Wednesday, April 13, 2005

Good God, She's Breeding!

*Sighs*

Britters, Britters, Britters.

Don't produce MORE progeny of the Federline, Please, pleeeeaaase!

I enjoyed the Britney/Christina/Madonna kiss attention grabbing nonsense, but please don't think that you're the first trio of women to play around for attention. I've seen much worse at the bar. (Hell, I've DONE much worse at the bar.) I enjoyed watching you become the slutty airline attendant/"Bond-ish" Girl (actually in that picture, it should be "Bondage" girl. Whoo...) in your catchy "Toxic" music video (I actually LOVE the concept behind that music vid, I'll admit that much.) Even though I most definitely despise you, indeed I do, I'm completely dissapointed that you've gone from semi-attractive (Though incredibly slow) coquette, and suddenly, you've sunk to the depths of white trash-o-rama becoming Lurleen-Jerlayne, country bumpkin, barefoot and preggers in the kitchen. However, it gives me GREAT fodder for posts such as these.
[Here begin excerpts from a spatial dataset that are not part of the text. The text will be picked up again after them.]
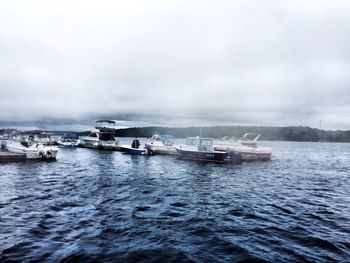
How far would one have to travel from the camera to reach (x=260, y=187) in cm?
2373

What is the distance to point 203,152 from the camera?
43938 mm

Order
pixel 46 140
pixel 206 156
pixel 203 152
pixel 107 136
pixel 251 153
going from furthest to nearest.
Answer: pixel 46 140 < pixel 107 136 < pixel 251 153 < pixel 203 152 < pixel 206 156

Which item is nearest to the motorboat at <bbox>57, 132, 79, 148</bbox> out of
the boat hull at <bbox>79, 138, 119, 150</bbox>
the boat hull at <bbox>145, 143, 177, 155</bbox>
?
the boat hull at <bbox>79, 138, 119, 150</bbox>

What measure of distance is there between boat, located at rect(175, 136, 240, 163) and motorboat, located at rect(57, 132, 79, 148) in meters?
48.1

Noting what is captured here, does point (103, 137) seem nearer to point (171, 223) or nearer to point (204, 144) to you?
point (204, 144)

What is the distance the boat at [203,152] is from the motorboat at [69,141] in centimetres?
4811

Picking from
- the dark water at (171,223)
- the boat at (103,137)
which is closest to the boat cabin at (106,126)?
the boat at (103,137)

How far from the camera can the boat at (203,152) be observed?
43250 millimetres

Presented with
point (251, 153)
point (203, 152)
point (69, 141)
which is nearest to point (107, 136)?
point (69, 141)

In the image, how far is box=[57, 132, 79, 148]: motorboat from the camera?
84125 mm

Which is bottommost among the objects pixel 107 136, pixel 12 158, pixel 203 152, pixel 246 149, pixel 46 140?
pixel 12 158

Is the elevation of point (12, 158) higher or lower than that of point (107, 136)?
lower

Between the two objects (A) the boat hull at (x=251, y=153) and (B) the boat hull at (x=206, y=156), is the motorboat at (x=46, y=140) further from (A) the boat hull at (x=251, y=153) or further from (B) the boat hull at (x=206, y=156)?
(A) the boat hull at (x=251, y=153)

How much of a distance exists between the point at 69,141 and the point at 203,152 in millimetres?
59717
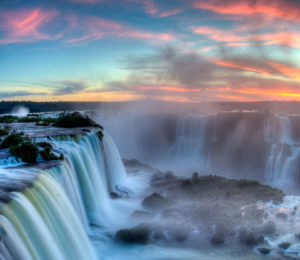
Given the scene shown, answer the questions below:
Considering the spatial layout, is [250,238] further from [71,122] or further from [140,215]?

I'm all for popping out babies, (you've got the equipment after all) but when stupid breeds with stupid, (For instance, Jessica Simpson and Nick Lechey *shudders*) expect some idiot savant progeny. They'll be counting out "Jelly Belly" jellybeans(TM) in a jar to exact numbers in mere seconds, but unable to hold intelligent conversation, repeating themselves ala Rain Man. (Definitely, definitely 4538 jellybeans. Definitely.)

Congratulations are in order, however, that you've managed to keep this marriage lasting (approximately) over 65.333333333 times LONGER than your previous one.

Kudos.

(A special thanks to Cryptic, who's style of posting influenced this one. It wasn't intentional, but after linking the HELL out of this post to other pages, I thought, why not do it exactly the way he does today?)